Refer to the above Colab notebook for an example of model inference.
Install with:
pip install "git+https://github.com/andrewlstewart/StereoNet_PyTorch"
Example left image disparity generated from stereo image pair:
How to perform the most basic inference:
import numpy as np
import torch
from stereonet.model import StereoNet
import stereonet.utils_io
# Load in the image pair as numpy uint8 arrays, ensure the shapes are the same for both images for concatenation [Height, Width, Channels]

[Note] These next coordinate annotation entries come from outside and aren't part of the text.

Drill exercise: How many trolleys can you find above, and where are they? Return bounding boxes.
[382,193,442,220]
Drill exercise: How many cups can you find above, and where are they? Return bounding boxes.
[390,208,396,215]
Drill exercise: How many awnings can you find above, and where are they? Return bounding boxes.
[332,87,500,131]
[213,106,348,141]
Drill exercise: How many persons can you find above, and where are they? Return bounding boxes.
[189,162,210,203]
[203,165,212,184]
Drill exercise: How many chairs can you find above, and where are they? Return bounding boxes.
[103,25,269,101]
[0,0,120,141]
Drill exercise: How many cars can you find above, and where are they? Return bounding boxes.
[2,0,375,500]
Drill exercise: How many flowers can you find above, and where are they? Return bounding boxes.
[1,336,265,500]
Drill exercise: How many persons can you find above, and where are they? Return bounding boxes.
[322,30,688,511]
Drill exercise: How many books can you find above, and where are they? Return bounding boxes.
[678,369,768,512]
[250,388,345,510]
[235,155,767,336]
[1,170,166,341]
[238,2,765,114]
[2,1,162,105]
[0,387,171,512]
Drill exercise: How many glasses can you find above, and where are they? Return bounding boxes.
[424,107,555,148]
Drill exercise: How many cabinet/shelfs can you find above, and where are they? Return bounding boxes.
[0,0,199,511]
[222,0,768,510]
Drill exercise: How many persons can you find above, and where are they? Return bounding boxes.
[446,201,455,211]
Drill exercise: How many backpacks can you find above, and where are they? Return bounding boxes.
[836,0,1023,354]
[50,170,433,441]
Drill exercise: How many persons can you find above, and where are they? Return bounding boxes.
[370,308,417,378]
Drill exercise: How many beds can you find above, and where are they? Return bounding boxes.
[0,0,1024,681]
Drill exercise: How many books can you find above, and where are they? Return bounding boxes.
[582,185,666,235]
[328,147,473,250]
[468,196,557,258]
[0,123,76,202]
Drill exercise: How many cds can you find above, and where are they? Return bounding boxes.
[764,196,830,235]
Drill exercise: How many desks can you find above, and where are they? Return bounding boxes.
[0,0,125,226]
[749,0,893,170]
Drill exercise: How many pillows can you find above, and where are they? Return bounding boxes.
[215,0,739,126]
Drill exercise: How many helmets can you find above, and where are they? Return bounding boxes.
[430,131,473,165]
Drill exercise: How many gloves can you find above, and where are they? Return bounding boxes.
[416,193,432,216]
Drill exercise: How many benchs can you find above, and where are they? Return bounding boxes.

# left = stereonet.utils_io.image_loader(path_to_left_rgb_image_file) # [Height, Width, Channel] [0, 255] uint8
# right = stereonet.utils_io.image_loader(path_to_left_rgb_image_file) # [Height, Width, Channel] [0, 255] uint8
# min_height = min(left.shape[0], right.shape[0])
# min_width = min(left.shape[1], right.shape[1])
# tensored = [torch.permute(torch.from_numpy(array).to(torch.float32).to(device), (2, 0, 1)) for array in (left, right)] [Channel, Height, Width] [0, 255] uint8
# cropper = torchvision.transforms.CenterCrop((min_height, min_width))
# stack = torch.concatenate(list(map(cropper, tensored)), dim=0) # [Stacked left/right channels, Height, Width] [0, 255] float32
# Here just creating a random image
# stack = torch.randint(0, 256, size=(1, 6, 540, 960), dtype=torch.float32) # [Batch, Stacked left/right channels, Height, Width] 6 for 3 RGB x 2 images
stack = torch.randint(0, 256, size=(1, 2, 540, 960), dtype=torch.float32) # [Batch, Stacked left/right channels, Height, Width] 2 for 1 grayscale x 2 images
normalizer = torchvision.transforms.Normalize((111.5684, 113.6528), (61.9625, 62.0313))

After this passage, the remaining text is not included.